Werknemer is op staande voet ontslagen wegens verduistering. Hij zou hogere bedragen bij klanten in rekening hebben gebracht dan de omzetstaten verantwoordde. Werknemer heeft dit niet ontkend. Het verschil stak hij in eigen zak, naar hij stelt omdat vijftien jaar eerder was afgesproken dat hij zo mocht handelen om een bedrag aan “vakantiegeld” over te houden. Het hof heeft in hoger beroep geoordeeld dat het onttrekken van gelden aan de omzet verduistering is en een dringende reden oplevert, tenzij de door werknemer gestelde afspraak zou bestaan. Nu werkgever deze heeft ontkend, moet deze door werknemer worden bewezen. Een daarop gericht specifiek bewijsaanbod heeft hij evenwel niet gedaan. De loonvordering wordt afgewezen.

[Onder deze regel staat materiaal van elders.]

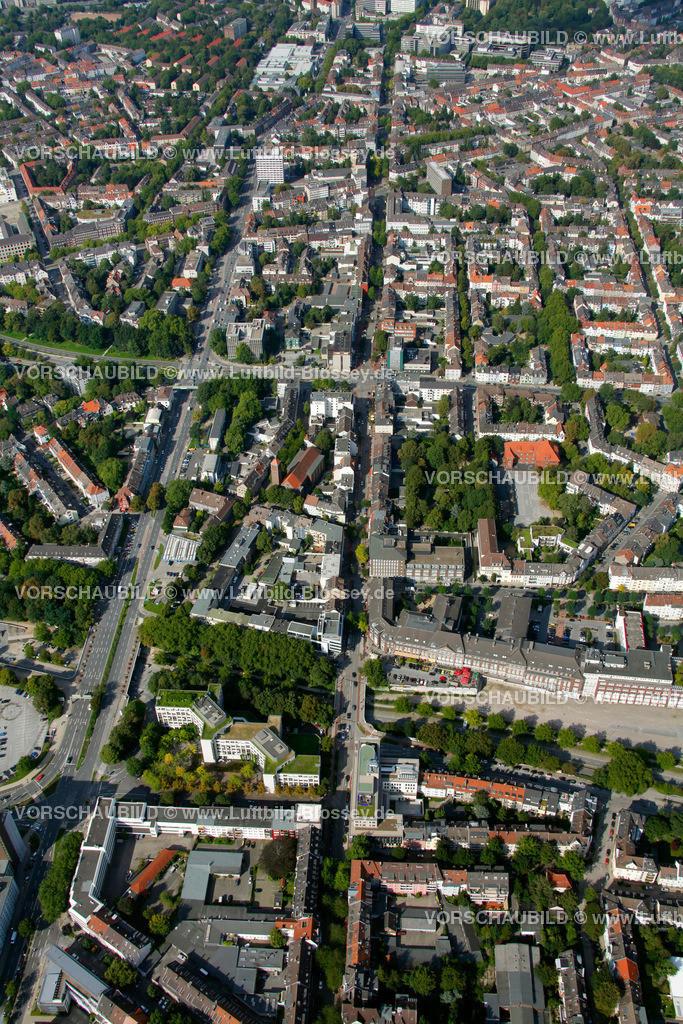 ES10094219 | Ruettenscheider Strasse, Luftbild,  Essen, Ruhrgebiet, Nordrhein-Westfalen, Germany, Europa, Foto: hans@blossey.eu, 05.09.2010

Tegen dit oordeel stelt werknemer beroep in cassatie in. Volgens werknemer heeft het of onvoldoende rekenschap gegeven van ‘alle omstandigheden van het geval’, meer in het bijzonder de geringe surplussen in relatie tot de hoge leeftijd van werknemer. Daarnaast levert het te hoog berekenen van de prijs aan klanten, geen verduistering op. De A-G acht beide punten ontoereikend. Volgens hem heeft het hof wel degelijk rekenschap gegeven van ‘alle omstandigheden’ en moet met name de lange duur (bijna 15 jaar) van de gepleegde verduistering zwaar aan werknemer worden aangerekend. Ten aanzien van de verduistering merkt de A-G op dat het hof hier geen juridisch technisch begrip heeft bedoeld, maar enkel tot uitdrukking heeft willen brengen dat werknemer gelden die hem niet toekwamen heeft onttrokken aan werkgevers kas. De A-G concludeert tot verwerping van beroep. De Hoge Raad oordeelt tot verwerping van beroep onder verwijzing naar 81 RO.